__Challenge__
From the line with "From what is" through the final line, transcribe the material below character for character; include no other lines.

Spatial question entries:
--- start ---

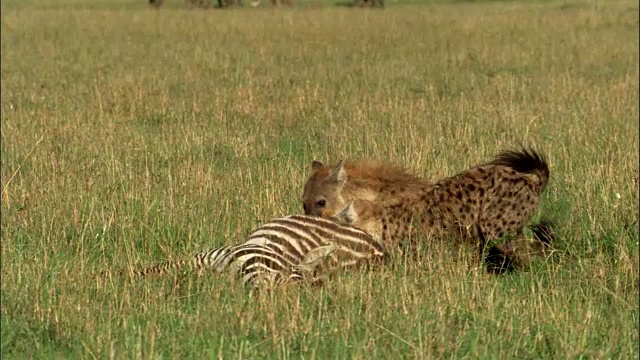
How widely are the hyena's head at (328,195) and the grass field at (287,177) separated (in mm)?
337

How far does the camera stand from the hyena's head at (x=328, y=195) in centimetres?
637

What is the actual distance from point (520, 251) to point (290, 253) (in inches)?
49.0

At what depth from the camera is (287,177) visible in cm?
753

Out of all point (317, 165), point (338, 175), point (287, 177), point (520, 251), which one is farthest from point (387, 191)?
point (287, 177)

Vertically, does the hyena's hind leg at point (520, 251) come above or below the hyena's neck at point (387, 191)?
below

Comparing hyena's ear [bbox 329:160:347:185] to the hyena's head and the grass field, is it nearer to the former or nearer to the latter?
the hyena's head

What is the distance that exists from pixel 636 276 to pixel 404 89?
7.51 m

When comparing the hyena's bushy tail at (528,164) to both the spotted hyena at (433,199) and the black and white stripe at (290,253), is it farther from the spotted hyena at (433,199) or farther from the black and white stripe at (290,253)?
the black and white stripe at (290,253)

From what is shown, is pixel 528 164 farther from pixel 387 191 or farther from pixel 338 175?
pixel 338 175

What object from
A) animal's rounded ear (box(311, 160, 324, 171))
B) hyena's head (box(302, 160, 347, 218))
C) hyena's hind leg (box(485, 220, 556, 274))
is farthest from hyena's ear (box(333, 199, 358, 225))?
hyena's hind leg (box(485, 220, 556, 274))

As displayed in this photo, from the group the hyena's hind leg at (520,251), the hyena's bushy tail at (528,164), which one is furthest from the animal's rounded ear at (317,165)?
the hyena's hind leg at (520,251)

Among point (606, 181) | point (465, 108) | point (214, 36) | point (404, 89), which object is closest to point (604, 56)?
point (404, 89)

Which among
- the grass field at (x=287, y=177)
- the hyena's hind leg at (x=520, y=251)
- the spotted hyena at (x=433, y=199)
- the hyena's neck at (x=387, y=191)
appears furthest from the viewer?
the hyena's neck at (x=387, y=191)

--- end ---

__Answer to this task__
From what is shown, is pixel 528 164 farther from pixel 387 191 or farther from pixel 338 175?
pixel 338 175

What object from
A) animal's rounded ear (box(311, 160, 324, 171))
B) hyena's head (box(302, 160, 347, 218))
C) hyena's hind leg (box(485, 220, 556, 274))
is farthest from hyena's ear (box(333, 199, 358, 225))?
hyena's hind leg (box(485, 220, 556, 274))

As displayed in this photo, from the group the hyena's hind leg at (520,251), the hyena's bushy tail at (528,164), which one is furthest from the animal's rounded ear at (317,165)?
the hyena's hind leg at (520,251)

Among point (606, 181) | point (465, 108) | point (214, 36) | point (404, 89), which object is closest to point (604, 56)?
point (404, 89)

Which among
- the grass field at (x=287, y=177)
- the hyena's hind leg at (x=520, y=251)
- the spotted hyena at (x=433, y=199)
- the hyena's neck at (x=387, y=191)
appears furthest from the viewer?
the hyena's neck at (x=387, y=191)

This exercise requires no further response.